• _TASK ITEM_
If a line contains "scientific name: Tamiasciurus hudsonicus", it is the last one to write out; begin with the first line of the records and copy each exactly.

- - - -

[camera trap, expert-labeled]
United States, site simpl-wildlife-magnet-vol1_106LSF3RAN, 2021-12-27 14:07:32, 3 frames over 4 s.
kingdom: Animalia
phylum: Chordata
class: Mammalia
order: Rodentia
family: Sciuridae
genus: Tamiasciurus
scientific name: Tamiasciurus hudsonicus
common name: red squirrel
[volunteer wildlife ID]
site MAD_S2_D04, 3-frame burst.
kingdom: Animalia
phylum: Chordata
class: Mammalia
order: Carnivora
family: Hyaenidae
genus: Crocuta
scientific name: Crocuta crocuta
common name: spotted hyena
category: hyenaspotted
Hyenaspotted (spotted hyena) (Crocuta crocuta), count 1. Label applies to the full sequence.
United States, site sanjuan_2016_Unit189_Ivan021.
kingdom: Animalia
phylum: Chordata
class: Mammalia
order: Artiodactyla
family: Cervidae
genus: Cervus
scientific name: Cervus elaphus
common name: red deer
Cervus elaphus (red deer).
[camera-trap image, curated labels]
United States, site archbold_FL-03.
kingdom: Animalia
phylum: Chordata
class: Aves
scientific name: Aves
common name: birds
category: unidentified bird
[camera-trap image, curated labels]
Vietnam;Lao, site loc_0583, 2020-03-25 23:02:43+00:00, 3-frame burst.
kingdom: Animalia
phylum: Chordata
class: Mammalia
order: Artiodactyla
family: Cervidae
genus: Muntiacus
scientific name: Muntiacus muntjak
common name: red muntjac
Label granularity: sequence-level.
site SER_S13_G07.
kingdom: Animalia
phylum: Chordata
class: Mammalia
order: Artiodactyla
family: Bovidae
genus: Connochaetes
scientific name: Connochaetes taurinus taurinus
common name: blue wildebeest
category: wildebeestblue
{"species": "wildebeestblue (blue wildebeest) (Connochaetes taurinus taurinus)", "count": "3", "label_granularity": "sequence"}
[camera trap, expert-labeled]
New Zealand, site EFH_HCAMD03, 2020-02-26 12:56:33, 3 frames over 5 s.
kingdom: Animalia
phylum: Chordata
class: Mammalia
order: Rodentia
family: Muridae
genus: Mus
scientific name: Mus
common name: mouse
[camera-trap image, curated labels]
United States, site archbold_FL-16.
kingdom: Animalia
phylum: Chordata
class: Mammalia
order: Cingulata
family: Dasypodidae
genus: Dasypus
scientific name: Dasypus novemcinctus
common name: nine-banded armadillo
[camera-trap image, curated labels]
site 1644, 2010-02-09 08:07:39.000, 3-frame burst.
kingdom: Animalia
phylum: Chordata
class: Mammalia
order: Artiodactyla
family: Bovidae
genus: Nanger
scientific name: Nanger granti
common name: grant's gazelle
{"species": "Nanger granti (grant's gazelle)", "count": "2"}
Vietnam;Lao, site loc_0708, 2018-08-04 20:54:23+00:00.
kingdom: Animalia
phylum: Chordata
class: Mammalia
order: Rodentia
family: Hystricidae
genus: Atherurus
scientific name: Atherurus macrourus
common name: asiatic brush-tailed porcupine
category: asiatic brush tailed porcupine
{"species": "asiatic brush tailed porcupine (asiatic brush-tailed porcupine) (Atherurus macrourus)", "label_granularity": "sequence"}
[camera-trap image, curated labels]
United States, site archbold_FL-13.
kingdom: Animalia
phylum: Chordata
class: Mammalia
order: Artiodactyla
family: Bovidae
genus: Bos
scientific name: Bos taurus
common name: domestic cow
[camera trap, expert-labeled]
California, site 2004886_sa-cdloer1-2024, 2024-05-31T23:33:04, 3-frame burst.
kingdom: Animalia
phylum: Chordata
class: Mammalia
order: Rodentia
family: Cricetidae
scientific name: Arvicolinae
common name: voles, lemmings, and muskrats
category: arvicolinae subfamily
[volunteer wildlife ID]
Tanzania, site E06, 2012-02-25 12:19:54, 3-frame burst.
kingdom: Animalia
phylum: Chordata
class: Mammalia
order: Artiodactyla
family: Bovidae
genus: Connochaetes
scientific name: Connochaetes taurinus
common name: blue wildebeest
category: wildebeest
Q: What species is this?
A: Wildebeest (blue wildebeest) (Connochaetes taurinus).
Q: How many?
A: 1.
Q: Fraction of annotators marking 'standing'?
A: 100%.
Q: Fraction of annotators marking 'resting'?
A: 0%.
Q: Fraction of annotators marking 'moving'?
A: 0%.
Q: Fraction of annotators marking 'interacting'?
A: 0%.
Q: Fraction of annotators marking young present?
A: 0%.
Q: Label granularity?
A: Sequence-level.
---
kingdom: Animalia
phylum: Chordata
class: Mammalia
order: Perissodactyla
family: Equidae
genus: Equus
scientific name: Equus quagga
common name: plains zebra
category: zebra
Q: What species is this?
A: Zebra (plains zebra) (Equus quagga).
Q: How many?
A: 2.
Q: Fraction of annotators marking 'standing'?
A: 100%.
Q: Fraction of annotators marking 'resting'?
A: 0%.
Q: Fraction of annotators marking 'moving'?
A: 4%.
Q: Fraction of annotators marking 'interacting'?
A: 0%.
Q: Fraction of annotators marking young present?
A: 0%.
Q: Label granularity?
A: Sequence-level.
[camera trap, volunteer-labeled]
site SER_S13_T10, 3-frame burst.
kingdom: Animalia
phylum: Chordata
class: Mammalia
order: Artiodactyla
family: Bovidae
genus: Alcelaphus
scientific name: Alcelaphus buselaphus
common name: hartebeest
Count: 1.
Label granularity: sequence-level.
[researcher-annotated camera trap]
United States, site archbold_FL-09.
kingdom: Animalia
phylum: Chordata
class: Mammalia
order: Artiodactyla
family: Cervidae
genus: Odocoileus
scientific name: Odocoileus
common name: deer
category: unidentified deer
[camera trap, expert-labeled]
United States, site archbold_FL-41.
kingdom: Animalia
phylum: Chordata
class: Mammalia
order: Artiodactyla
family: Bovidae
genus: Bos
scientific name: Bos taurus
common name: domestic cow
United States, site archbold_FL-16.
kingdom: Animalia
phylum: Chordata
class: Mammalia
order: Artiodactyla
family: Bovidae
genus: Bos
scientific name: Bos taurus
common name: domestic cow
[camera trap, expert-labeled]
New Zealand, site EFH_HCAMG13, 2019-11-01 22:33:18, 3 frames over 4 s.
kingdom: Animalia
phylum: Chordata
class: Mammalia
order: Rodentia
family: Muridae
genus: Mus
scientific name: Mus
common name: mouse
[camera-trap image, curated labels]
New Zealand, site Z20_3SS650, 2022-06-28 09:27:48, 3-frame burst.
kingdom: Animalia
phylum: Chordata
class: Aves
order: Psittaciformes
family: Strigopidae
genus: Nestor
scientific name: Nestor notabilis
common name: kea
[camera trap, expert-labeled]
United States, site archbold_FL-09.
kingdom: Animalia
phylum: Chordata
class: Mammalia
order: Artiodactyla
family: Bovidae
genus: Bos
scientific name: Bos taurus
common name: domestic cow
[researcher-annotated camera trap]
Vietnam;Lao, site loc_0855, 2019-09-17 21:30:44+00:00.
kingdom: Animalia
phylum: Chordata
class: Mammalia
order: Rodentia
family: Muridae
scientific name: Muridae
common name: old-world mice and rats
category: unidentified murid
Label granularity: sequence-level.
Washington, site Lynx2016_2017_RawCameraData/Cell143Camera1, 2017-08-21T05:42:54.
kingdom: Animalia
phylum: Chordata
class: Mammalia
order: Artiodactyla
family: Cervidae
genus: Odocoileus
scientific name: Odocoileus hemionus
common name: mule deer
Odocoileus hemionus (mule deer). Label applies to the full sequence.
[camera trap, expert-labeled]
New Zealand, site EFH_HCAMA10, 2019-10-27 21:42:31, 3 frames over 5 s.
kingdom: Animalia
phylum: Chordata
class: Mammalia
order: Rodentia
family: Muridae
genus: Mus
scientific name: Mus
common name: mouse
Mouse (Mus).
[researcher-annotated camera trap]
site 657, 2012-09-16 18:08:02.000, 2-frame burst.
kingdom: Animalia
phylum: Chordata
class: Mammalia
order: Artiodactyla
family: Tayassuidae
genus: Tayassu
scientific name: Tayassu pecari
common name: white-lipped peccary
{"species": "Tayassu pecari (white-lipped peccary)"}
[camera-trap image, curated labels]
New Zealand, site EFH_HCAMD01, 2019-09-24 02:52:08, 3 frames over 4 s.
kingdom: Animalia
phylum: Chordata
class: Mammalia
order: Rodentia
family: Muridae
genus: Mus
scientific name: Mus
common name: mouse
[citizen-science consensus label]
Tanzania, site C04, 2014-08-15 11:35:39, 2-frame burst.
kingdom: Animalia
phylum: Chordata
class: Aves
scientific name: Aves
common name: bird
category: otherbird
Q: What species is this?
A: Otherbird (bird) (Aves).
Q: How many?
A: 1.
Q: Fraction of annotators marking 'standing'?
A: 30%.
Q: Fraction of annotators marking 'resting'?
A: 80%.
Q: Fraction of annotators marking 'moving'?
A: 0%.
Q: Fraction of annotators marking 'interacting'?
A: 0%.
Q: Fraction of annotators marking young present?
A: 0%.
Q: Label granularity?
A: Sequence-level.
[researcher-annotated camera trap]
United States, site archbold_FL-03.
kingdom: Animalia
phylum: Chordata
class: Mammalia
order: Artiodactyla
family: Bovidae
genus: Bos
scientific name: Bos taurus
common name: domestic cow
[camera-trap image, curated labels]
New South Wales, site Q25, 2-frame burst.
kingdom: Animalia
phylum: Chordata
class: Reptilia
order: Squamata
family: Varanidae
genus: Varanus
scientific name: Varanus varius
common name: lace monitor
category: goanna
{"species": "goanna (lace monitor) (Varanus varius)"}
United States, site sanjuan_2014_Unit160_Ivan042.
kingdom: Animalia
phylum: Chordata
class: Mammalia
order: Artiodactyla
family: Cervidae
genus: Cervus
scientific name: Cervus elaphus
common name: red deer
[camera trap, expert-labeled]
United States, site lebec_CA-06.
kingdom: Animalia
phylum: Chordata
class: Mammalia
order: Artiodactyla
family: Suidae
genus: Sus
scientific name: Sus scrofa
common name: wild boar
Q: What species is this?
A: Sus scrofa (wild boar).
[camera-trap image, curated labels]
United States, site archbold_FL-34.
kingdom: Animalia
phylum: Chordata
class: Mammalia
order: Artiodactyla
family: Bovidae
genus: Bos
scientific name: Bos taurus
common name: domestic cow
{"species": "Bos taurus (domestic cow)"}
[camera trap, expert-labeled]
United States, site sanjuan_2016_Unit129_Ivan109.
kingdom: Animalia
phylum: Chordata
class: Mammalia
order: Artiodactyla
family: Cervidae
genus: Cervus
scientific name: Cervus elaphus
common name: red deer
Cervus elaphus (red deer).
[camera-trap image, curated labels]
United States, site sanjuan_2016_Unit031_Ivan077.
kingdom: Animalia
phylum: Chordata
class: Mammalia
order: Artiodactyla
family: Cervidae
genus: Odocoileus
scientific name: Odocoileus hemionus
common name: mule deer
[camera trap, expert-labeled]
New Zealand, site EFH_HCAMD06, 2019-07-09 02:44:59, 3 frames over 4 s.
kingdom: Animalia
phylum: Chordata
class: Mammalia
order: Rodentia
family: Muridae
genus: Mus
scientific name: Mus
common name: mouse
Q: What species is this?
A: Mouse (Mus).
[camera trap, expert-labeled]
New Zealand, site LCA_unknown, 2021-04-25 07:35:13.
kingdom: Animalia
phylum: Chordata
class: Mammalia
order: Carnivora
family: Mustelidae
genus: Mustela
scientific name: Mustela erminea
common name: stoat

- - - -

• _WRITTEN RESPONSE_
[camera trap, expert-labeled]
United States, site simpl-wildlife-magnet-vol1_106LSF3RAN, 2021-12-27 14:07:32, 3 frames over 4 s.
kingdom: Animalia
phylum: Chordata
class: Mammalia
order: Rodentia
family: Sciuridae
genus: Tamiasciurus
scientific name: Tamiasciurus hudsonicus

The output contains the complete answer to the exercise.